Shabnam Sukhdev’s documentary Peacock Plume opens with a tender moment. Odissi dancer Shubhada Varadkar is advising a young student. The sequence is interspersed with a dance recital by Varadkar, in which she sways to a prayer.
“The solution to your problems is within you. Go inside and go within,” Varadkar tells her student with a warm smile. The dancer’s words have deeper meaning in Sukhdev’s 50-minute documentary. The Public Service Broadcasting Trust production, which will be screened on Saturday at the annual PSBT festival Open Frame, is a tribute to Varadkar’s resilience through her personal battles, including a failed marriage and cancer.
The film is based on Varadkar’s autobiography Mayurpankh. We learn of her early years, her rise to prominence on the dance circuit, her struggle with ovarian cancer, and her irrepressible love for Odissi. The early portions of Peacock Plume reveal how Varadkar fought back against a failed marriage, while the rest traces her life after she was diagnosed with cancer in 2006. “Sometimes I question, why me?” Varadkar says in the documentary. “What a frightening thought never to dance again.”
Varadkar isn’t one to allow cancer to get in the way of her passion. “She used to do a chemotherapy session, rest for a week and immediately go for a performance,” her niece says in the film. “She never stopped dancing, and that kept her and our family going. We knew that till the moment she is dancing, everything will be alright.”
Shabnam Sukhdev has previously made the documentaries The Last Adieu (2014), a biographical sketch of her father, renowned documentarian S Sukhdev, and Earth Crusader (2016), about sustainability activist Didi Contractor.
The eyes did it for Sukhdev, she said in a phone interview from Toronto in Canada. “Shubhada ji was my daughter’s dance teacher, and she used to speak very highly about her talent and her compassionate approach to teaching,” Sukhdev told Scroll.in. “I then attended one of her stage performances, and it was exemplary.
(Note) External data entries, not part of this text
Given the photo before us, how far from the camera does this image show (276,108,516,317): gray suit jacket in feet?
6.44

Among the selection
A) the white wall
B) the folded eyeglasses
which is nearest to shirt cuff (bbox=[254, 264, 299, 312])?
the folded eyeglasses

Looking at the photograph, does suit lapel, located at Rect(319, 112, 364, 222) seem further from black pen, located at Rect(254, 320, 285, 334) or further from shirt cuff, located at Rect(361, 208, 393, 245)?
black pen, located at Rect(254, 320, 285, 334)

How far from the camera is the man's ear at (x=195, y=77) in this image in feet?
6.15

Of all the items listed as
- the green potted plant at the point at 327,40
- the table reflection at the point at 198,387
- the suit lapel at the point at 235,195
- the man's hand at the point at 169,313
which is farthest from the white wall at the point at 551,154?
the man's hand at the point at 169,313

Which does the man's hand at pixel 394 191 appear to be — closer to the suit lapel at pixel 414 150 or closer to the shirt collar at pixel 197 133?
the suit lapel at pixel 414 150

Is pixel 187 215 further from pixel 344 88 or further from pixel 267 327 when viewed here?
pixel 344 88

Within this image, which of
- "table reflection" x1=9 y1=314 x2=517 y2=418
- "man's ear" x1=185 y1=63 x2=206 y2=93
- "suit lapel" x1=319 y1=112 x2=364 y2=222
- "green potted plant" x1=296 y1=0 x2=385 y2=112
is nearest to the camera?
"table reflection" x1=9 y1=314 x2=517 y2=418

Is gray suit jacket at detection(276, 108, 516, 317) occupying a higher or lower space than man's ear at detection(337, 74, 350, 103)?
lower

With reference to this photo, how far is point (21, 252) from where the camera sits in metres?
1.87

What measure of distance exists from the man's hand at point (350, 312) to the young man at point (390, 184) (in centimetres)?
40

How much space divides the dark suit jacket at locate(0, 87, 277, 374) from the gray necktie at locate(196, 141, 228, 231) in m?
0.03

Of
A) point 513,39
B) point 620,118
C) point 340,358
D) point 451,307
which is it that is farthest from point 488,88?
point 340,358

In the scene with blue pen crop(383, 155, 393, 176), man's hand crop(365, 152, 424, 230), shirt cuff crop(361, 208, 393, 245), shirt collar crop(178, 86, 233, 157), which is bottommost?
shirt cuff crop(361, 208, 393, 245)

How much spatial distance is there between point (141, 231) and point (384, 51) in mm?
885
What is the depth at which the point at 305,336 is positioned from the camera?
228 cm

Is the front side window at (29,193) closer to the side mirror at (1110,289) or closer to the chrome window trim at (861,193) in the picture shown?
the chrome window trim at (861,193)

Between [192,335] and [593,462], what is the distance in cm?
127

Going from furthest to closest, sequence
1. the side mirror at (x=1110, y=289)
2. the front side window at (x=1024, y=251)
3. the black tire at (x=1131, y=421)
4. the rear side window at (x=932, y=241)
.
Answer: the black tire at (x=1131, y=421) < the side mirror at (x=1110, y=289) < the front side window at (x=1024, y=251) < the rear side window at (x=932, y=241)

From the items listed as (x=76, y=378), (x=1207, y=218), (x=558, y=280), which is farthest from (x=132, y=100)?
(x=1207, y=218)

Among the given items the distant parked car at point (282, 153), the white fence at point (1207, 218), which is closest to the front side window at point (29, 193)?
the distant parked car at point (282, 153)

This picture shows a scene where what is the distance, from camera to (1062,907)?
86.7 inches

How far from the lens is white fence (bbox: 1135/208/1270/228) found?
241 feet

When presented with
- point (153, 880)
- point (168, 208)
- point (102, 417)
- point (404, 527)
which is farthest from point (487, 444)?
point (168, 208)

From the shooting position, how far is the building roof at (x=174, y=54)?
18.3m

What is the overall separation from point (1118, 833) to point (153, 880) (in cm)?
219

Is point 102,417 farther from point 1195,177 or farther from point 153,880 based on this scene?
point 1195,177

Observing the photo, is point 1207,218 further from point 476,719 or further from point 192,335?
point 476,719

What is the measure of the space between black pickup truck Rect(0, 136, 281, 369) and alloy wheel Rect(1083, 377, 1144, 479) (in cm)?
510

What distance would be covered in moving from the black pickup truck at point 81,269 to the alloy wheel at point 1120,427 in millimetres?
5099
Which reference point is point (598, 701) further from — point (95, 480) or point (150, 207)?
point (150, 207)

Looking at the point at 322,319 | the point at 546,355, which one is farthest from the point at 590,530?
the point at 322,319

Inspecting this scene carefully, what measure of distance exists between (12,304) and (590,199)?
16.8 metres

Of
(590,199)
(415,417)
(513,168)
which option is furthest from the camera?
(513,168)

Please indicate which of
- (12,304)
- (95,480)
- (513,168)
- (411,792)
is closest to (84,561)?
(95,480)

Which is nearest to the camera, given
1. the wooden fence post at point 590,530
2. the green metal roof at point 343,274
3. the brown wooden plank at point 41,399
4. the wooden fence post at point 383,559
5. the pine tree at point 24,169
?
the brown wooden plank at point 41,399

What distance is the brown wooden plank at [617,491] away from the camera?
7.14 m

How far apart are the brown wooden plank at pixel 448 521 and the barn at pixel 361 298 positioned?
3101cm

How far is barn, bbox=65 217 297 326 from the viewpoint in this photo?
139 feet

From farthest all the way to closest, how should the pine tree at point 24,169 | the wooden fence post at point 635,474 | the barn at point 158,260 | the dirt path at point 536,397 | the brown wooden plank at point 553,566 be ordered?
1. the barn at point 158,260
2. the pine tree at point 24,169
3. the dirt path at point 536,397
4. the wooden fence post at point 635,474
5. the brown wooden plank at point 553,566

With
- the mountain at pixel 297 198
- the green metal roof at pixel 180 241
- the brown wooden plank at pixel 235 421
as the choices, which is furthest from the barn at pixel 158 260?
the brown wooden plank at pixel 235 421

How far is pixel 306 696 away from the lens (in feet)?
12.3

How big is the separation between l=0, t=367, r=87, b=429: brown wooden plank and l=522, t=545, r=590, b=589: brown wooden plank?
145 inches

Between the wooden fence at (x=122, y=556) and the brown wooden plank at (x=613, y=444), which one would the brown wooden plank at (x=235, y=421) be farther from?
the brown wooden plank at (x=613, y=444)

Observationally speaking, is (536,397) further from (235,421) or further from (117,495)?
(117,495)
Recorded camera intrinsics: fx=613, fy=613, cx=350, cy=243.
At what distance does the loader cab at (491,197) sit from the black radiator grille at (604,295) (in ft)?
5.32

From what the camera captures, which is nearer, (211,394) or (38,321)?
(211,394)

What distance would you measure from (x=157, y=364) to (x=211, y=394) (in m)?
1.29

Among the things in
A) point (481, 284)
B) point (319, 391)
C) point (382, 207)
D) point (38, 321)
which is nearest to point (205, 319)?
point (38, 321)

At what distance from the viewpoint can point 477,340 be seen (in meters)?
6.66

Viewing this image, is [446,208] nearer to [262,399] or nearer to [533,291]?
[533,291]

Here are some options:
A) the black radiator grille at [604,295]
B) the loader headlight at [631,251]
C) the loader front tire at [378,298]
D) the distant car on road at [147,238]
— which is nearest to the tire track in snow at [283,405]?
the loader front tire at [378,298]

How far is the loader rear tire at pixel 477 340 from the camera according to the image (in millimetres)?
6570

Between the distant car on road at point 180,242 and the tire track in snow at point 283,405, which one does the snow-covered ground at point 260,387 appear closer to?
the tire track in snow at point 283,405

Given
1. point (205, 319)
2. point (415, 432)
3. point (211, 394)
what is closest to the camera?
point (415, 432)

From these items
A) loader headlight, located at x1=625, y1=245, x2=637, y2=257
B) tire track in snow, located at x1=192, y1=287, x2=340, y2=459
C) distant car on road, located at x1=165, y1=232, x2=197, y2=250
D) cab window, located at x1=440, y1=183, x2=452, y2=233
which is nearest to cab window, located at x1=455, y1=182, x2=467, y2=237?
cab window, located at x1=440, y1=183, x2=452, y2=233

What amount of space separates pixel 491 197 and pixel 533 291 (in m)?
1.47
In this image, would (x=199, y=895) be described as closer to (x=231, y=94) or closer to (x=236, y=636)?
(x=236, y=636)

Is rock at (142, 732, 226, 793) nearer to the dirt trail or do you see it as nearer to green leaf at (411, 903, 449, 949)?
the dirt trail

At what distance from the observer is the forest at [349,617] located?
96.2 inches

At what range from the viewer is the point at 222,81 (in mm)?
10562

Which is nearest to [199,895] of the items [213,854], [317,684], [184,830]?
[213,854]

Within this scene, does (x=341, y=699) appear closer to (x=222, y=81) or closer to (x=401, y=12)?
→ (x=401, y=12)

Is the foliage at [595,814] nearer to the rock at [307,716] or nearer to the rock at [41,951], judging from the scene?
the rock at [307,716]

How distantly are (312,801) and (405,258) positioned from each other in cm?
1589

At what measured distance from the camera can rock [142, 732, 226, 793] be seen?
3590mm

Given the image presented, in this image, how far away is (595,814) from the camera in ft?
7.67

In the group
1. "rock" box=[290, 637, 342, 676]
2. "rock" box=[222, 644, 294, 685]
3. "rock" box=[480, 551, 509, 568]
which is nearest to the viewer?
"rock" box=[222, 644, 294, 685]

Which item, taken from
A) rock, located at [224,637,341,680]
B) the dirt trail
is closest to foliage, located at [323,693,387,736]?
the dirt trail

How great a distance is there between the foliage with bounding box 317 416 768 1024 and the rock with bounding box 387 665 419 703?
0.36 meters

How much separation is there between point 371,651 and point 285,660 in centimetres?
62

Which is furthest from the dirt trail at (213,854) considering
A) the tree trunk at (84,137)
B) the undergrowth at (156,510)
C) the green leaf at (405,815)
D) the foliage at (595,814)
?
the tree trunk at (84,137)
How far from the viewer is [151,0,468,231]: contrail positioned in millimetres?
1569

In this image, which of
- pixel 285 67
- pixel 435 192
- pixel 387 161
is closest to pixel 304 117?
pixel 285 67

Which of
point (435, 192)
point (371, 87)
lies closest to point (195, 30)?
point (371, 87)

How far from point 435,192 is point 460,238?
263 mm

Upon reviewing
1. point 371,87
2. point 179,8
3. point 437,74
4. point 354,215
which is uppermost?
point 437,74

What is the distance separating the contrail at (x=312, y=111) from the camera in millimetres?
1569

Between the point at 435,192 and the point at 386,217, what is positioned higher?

And what stayed with me were her eyes. I was drawn to her eyes – as they say, eyes are the windows to a soul. I was curious to know about her and her journey.”
Shot over six months in 2017, the film includes interviews with Varadkar and her family members, friends and students. (The clan includes Leo Varadkar, the first openly gay prime minister of the Republic of Ireland, but he doesn’t feature in the film). These conversations are interwoven with key events in Varadkar’s life and glimpses of her performances.
The attempt was to strike a balance between the performer and the cancer survivor. “The more important part of the story was how attached she was to her dance and how it kept her going,” Sukhdev said. Varadkar’s relationship with her mother also features in the film. “The mother played the most important role because she was the most affected,” Sukhdev said. “For me, that resonated the most because of my relationship with my mother. And I knew I had to weave it into the story.”
At a private screening, Varadkar’s mother gave her nod of approval to the project in her own way – she wept. “She was like a pillar of strength on camera,” Sukhdev said. “When she saw the film, she relived the entire journey. For me that was an accomplished moment when the family kind of accepts the film. I feel like I had done my job.”
The documentary is equally about the gracefulness of the Odissi dance form. “Each of her performances expresses the moods and the situations in the film,” Sukhdev said.
Sukhdev credited Varadkar with being an equal partner in the creation of the film. “She really worked within what we could offer her,” Sukhdev said. “Even while dancing in the open, she danced without her slippers on the ground, as dancing with slippers would be disrespect to the dance. The story is so personal to her, she wanted to give it her all. The film is about Odissi dance but it is also an autobiographical film about Shubhada and her spiritual core. It is about an exploration of every stage in life. It kind of aligns with my own process of life.”